Moreover: ethical, effective leaders possess the ability to communicate their vision, values, strategies, expectations, and directives to followers. It starts with the capacity to think clearly, imaginatively, and with intention. Whether their aim is to inform, persuade, and/or entertain, leaders take care with the written and spoken word. They understand the power of symbols. They are conscious of their body language -- carriage, demeanor, facial expressions, hard gestures, and eye contact -- to uphold the dignity of their authority and to reinforce the message they seek to communicate.
Learning from Others
Whatever your experience with presentations to groups, you can continuously learn to be a better communicator by observing and studying other presenters.
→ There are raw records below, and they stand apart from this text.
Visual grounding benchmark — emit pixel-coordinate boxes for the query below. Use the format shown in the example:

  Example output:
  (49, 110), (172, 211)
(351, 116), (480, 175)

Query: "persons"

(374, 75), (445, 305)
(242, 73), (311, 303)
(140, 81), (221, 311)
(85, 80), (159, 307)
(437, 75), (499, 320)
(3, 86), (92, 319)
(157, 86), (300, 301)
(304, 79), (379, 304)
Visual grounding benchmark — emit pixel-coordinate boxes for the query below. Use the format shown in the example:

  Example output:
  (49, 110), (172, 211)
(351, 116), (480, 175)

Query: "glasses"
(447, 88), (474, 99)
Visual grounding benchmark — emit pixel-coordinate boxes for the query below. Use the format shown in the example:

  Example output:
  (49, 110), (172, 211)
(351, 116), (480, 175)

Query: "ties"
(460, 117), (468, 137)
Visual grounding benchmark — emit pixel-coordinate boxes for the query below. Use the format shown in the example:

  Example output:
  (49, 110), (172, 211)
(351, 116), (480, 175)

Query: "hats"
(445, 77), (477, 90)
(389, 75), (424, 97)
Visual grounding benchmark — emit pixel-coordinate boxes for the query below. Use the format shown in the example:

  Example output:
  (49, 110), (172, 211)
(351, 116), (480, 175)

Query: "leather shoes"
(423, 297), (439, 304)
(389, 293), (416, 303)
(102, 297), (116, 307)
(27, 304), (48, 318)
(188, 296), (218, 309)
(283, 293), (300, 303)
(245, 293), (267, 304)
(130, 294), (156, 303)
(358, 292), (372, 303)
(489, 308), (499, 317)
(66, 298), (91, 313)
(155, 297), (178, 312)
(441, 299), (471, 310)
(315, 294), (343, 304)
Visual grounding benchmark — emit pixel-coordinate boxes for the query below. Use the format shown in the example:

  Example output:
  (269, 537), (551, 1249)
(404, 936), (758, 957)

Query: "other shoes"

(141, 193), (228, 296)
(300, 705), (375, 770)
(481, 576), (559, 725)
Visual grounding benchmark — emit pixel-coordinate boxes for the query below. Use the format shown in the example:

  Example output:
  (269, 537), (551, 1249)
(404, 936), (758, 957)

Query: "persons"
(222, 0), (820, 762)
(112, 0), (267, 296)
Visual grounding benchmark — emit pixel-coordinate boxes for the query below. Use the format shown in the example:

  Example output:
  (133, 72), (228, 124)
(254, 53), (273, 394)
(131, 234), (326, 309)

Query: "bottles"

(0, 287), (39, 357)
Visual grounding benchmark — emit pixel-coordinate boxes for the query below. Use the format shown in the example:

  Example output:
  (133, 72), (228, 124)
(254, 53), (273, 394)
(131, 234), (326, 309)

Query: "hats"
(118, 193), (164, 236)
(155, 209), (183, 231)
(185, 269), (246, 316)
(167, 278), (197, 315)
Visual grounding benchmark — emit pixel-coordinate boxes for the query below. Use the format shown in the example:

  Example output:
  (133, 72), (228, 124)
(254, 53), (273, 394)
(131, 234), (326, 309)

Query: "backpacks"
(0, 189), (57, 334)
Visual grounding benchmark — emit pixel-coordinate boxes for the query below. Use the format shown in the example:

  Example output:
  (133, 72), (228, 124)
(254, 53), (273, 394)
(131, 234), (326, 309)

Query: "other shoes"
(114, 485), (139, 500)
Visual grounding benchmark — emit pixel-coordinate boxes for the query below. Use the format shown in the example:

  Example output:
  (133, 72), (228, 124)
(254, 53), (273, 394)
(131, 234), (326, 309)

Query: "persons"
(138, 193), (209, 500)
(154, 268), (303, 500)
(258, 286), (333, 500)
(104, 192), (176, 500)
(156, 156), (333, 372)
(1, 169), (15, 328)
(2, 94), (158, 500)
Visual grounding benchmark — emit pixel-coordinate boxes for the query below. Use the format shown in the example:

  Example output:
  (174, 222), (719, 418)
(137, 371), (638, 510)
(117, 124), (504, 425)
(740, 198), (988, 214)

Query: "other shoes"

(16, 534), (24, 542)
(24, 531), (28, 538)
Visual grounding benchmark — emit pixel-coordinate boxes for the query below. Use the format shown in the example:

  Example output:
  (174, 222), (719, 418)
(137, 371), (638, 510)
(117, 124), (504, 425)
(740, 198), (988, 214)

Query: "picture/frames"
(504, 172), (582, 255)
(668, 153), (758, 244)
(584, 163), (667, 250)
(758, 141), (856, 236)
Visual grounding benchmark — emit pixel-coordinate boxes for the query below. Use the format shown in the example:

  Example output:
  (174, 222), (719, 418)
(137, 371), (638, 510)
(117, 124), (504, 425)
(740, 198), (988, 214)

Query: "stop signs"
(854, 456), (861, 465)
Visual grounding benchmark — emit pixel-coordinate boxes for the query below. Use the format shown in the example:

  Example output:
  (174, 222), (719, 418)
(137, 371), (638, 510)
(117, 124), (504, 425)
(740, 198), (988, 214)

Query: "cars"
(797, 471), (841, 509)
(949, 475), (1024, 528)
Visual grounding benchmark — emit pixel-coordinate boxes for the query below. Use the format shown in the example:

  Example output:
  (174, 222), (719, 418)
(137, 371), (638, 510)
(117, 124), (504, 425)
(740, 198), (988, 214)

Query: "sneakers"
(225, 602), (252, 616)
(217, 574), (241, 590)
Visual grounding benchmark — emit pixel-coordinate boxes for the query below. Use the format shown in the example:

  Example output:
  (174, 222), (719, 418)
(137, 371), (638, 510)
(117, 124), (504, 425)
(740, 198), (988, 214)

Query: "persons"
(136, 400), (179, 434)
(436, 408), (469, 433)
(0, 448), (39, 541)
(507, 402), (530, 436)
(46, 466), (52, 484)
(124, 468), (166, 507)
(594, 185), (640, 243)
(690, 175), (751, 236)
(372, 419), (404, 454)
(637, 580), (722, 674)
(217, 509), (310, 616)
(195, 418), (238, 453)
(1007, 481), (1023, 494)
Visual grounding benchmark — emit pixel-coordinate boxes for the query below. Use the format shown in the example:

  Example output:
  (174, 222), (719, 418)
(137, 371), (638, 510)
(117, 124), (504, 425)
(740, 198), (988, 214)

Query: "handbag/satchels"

One of our Hauenstein Center seminars for emerging leaders asks participants to pick a U.S. president, study his life, identify his leadership style(s) and traits, tell us how he made a few tough decisions, and evaluate the end result. Following are some questions to help presenters create and structure the exercise. The art of rhetoric has been studied by some of the greatest thinkers of all time, so the questions arise primarily from two classical sources -- Aristotle's Rhetoric and Cicero's De Inventione, whose five canons of rhetoric were influential for many centuries.
Questions
1. Does the introduction hook the audience with humor, a shocking statistic, or an interesting anecdote? Moreover, within the first minute, is the audience clear about which president is going to be the focus of the presentation? Is the presentation arguing that the president is a model of what to be, or an antimodel of what not to be -- or a combination of both good and bad leadership traits? Does the introduction also lay out a clear roadmap of where the presentation will take us? Finally, does the introduction include an improptu reference to a previous presentation?
2. Good organization (Cicero's dispositio) is essential to an effective presentation. Readers can re-read what they did not get the first time. However, an audience is at the mercy of the oral presenter's organizational skills in real time. Is the body of the presentation well organized? Has the presenter selected two or more decisions that are interesting and instructive? Does the presenter develop how the decisions came about through good story-telling and analysis? Are the president's leadership styles and traits discussed? Is there an attempt to show how a president grew from his experiences and became a better leader?
3. How does the presenter keep the audience engaged? For example, has the best material been culled to keep the audience interested (Cicero's inventio)? Are questions put to the audience? Is an interesting prop brought out and explained? Does the presenter refer to earlier presentations in an impromptu manner that wins admiration?
4. To what extent does the presenter apply the leadership styles, traits, and lessons to his or her own professional circumstances -- and to ours?
5. Aristotle wrote that a leader's reputation and integrity (ethos) are a key component of persuasion. Sometimes a leader's private life is not as exemplary as that leader's public performance. How does the presenter deal with the discrepency?
6. To what extent are credible, authoritative sources cited in the presentation? To associate oneself with the best experts also builds up a speaker's ethos.
7. Aristotle also observed that smart reasoning (logos) is another key component of persuasion. Does the presenter avoid fallacies and make the argument using sound reason?
8. Aristotle moreover observed that emotion (pathos) is yet another key component of persuasion. How passionate and enthusiastic is the presenter about the topic? Is a story used to move the audience?
7. Does the conclusion helpfully reiterate the main points, the "take-aways"? In speeches in which it is appropriate, is there a clear call to action?
8. To what extent is the presenter comfortable with the material (Cicero's memoria)? Good eye contact is essential.
9. During the delivery (Cicero's pronuntiatio), does the presenter use appropriate non-verbals -- body language, demeanor, carriage, hand gestures, and voice modulation (all part of what Cicero called actio) -- to reinforce the verbal message?